The Loop Begins Here
A journal at fifteen, on repetition, self-editing, and the moment love started to feel like adjustment.
Author’s Note
The following journal entry is reproduced exactly as it was written in February 2003, with slight modifications to preserve names and clarify context. I was fifteen and trying to make sense of distance, silence, and the version of love I believed I had earned.
At the time, I thought I was documenting a boy’s aloofness and my need for reassurance. What I was actually circling was repetition. I wrote about feeling stuck, about life looping in predictable ways, about needing to change everything about myself to move forward. I did not yet understand how quickly that instinct would migrate into love. When something feels unbearable, I look inward. I assume I am the variable that must adjust.

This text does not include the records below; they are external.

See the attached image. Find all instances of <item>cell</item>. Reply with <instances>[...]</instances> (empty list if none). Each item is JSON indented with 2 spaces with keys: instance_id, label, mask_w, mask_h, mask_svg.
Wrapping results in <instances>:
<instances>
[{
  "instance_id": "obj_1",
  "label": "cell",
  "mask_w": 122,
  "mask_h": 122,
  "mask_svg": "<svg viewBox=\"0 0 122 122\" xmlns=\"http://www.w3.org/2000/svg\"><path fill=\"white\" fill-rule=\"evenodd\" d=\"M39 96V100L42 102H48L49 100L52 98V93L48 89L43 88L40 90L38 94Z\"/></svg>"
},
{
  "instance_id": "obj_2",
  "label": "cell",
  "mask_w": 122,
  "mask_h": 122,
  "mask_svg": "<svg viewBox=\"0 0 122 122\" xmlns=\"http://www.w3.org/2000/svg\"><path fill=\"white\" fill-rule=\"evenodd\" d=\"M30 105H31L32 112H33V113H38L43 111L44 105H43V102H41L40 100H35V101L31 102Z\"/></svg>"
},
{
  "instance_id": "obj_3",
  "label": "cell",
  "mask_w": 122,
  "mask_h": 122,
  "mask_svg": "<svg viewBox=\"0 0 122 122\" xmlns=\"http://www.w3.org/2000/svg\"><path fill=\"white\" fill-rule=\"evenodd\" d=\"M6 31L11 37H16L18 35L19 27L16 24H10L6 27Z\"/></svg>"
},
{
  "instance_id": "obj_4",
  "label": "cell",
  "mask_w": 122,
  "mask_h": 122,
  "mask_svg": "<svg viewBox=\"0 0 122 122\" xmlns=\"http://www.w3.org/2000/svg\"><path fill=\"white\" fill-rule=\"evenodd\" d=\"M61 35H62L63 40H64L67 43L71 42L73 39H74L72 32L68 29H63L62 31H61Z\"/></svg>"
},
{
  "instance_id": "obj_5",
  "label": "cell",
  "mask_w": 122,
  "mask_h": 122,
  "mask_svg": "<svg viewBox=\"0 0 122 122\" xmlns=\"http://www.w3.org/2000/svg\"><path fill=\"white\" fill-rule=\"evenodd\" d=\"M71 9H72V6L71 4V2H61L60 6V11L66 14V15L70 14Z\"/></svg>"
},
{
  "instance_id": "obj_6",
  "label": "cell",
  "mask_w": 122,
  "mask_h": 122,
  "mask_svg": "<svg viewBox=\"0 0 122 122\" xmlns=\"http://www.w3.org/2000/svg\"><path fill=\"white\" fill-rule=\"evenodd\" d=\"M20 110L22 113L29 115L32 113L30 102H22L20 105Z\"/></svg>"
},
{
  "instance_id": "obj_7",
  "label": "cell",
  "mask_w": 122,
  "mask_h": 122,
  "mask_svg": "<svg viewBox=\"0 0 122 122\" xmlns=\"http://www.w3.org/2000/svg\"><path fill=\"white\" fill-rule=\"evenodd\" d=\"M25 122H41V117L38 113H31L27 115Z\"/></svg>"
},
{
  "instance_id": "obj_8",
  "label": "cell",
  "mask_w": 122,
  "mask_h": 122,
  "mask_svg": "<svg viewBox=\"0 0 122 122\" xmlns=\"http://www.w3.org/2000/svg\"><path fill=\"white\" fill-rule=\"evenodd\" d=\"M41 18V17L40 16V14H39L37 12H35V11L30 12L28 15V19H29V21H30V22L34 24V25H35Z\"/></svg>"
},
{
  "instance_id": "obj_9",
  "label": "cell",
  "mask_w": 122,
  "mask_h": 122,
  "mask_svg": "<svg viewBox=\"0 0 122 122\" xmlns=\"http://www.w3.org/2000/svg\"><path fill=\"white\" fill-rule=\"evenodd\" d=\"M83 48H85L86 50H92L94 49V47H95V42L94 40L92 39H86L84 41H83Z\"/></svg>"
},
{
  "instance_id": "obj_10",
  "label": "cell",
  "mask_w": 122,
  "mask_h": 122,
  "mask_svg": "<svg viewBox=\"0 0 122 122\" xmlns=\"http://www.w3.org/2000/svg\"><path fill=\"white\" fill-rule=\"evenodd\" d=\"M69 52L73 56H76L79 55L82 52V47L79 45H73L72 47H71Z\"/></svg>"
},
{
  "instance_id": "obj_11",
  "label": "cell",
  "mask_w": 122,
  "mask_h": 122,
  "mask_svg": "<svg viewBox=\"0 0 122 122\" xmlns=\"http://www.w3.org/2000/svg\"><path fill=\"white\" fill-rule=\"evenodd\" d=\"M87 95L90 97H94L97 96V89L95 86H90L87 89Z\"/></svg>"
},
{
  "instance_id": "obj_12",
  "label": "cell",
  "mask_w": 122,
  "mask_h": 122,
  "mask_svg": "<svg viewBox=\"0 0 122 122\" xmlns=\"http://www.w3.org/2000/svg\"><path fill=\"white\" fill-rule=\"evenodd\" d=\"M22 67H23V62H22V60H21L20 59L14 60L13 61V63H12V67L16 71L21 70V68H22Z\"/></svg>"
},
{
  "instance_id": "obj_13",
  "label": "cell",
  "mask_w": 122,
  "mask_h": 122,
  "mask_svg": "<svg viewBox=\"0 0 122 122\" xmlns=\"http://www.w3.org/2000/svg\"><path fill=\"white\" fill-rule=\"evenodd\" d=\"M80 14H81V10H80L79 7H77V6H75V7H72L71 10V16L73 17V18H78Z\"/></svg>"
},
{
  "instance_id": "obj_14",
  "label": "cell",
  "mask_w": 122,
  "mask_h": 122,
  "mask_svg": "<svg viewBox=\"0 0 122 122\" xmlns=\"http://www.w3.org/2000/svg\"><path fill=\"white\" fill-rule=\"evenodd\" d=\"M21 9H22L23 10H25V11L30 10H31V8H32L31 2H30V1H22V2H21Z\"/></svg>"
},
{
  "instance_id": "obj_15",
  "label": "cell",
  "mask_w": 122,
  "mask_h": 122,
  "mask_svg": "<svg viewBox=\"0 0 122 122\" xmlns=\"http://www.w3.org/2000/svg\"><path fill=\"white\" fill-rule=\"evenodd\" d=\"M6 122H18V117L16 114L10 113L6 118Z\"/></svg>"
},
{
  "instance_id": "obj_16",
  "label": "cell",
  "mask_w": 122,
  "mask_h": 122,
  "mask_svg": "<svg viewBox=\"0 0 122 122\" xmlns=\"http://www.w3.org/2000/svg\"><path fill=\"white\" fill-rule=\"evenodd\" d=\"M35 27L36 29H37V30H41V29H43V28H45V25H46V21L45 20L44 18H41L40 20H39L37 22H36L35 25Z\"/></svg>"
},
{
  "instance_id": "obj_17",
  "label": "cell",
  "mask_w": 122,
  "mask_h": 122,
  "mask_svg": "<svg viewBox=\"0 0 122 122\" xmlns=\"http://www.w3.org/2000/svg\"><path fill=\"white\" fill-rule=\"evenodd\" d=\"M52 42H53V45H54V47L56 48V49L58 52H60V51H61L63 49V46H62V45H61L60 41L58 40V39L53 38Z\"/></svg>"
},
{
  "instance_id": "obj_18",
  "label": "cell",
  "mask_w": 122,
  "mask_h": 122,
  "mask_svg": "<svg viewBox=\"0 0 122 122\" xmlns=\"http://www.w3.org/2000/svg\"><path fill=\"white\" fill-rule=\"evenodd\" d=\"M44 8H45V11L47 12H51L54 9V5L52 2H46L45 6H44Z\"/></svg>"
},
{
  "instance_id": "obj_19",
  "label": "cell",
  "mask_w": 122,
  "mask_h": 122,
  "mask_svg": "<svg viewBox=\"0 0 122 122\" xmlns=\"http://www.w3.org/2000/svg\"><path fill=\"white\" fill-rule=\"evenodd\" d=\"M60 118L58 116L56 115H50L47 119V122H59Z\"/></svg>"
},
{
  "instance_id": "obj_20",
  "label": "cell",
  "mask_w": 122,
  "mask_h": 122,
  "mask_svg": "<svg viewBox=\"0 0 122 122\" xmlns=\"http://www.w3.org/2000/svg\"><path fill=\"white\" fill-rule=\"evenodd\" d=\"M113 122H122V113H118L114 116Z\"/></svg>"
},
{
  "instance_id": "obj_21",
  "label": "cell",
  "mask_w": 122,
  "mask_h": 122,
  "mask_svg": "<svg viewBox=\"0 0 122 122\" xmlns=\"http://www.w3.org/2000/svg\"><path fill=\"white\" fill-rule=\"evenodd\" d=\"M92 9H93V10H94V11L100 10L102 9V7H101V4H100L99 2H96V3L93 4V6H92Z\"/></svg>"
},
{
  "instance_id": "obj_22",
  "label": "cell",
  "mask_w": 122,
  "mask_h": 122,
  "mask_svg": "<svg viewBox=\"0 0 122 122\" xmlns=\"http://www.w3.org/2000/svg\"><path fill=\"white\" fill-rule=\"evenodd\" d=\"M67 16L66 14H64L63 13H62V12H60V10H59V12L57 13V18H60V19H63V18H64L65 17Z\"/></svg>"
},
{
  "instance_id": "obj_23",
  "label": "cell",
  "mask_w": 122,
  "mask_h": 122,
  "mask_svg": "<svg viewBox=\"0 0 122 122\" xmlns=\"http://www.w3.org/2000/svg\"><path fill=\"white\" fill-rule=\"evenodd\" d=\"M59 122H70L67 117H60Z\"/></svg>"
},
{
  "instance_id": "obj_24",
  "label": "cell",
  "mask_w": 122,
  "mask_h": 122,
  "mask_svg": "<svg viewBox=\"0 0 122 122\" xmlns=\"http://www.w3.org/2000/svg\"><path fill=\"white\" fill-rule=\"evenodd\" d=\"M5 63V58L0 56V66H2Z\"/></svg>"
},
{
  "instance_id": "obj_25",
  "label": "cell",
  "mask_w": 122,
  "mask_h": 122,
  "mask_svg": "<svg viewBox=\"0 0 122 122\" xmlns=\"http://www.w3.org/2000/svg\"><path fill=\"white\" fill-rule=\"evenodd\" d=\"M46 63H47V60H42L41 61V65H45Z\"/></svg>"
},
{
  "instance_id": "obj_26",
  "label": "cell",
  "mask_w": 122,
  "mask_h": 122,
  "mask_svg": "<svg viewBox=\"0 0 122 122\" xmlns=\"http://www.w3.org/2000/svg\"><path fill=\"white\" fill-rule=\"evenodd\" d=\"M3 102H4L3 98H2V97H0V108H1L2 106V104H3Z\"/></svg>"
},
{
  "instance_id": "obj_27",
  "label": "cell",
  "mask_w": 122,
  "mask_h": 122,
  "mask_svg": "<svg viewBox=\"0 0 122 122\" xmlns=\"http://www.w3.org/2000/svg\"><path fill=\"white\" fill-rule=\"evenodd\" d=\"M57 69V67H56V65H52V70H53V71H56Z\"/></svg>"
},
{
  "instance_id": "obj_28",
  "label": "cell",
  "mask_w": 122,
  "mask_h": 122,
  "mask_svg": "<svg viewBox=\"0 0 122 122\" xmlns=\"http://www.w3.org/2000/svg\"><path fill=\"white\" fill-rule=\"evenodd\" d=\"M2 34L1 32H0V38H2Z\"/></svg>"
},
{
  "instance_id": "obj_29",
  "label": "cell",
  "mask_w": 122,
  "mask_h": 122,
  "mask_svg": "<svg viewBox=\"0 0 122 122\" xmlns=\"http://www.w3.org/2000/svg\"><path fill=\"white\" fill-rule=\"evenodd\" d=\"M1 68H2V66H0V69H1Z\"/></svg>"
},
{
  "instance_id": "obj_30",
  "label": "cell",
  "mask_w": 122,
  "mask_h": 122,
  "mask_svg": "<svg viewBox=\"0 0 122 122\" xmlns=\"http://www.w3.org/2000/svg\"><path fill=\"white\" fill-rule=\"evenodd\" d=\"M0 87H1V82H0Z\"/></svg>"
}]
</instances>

Reading it now, what stands out is not his distraction, but my reflex. I soften what hurts. I translate impact into misunderstanding. I question my reaction before I question his behavior. The silence did not begin with him. The habit of bending was already rehearsed.
I am leaving this entry intact because it captures the moment before I understood how loops form. The pattern is visible, but she does not yet see it. She thinks she is trying to move on to the next stage of life. She is stepping into one she will repeat.
My Journal
February 2003, Age 15
I don’t like school. It seems too fake. Their conversations bore me; the challenges presented are mundane. The repetitive schedule, the same thing happening every day, is nauseatingly exhausting. I hate this part of life. Realizing how things rarely change. Like I’m stuck in a loop. Maybe this is why I feel like I need to change. Like I’m the problem in this equation. I want to change everything about myself: my appearance, my way of thinking, my way of reacting. I just want to move on to the next stage of life.
And I hate how I must wait days to see Vincent. It just seems stupid. I wish I could see him every day at school again, even if it’s just a little while, so I know what it would be like. It’s weird to think we used to go to school together. But then again, it’s too hard to think about what that was like for me. What he did to me. Sometimes I just have to forget any of that ever happened to me.
I’m entering one of those dream states again. I must be. I feel kind of empty all the time, like none of this is real. And all I want to do is read a fantasy story of falling in love during the Renaissance because sometimes being in love in real life is far too painful. I have selective tastes in genres, I know.
Vincent has been aloof again. Always that back and forth. I can’t make him tell me what’s wrong. It’s probably nothing, right? But he doesn’t reassure me that it’s not, so how am I supposed to know? His inability to provide any insight or clarity about his feelings leaves me panicking that it’s something negative about me or us.
Vincent, it scares me. I just want reassurance from you. But I don’t feel like I’m getting what I’m looking for in you. I don’t think you even know how to give it to me. I don’t think you know enough about how to handle a situation like this.
It’s complicated.
And haven’t we already realized that I make big deals out of nothing? But only when I feel like whatever it is matters. And this matters.
I don’t want either of us to be mad at each other. We’ve been through so much. This anger sucks, and it’s not necessary. But when I’m sitting here desperately looking for comfort from you, some answer, condolence, some validation that this matters to you too, and you deflect, going on about how you’re frustrated because you can’t find a song on my computer, it’s like I’m not important enough for your attention.
Maybe you’ve heard enough of me, and you don’t understand why I can’t just let it go, just forget about it. But I don’t understand how you can just move on. We both lack patience.
Maybe someday, I can make you understand.
Postscript
There is nothing dramatic about this entry. No overt betrayal, though it was already taking root, no explosion, though they would come. Here it is only a girl on the floor asking for reassurance while a boy she cannot stop loving spins in a chair, distracted, already pulling away in ways she cannot yet articulate, and that quiet asymmetry is enough to begin shaping her.
It looks small, but it is not small. This is the kind of moment that alters a life without announcing itself, the kind that teaches a young body what love feels like, what distance signals, and who must adjust in order to keep the bond intact.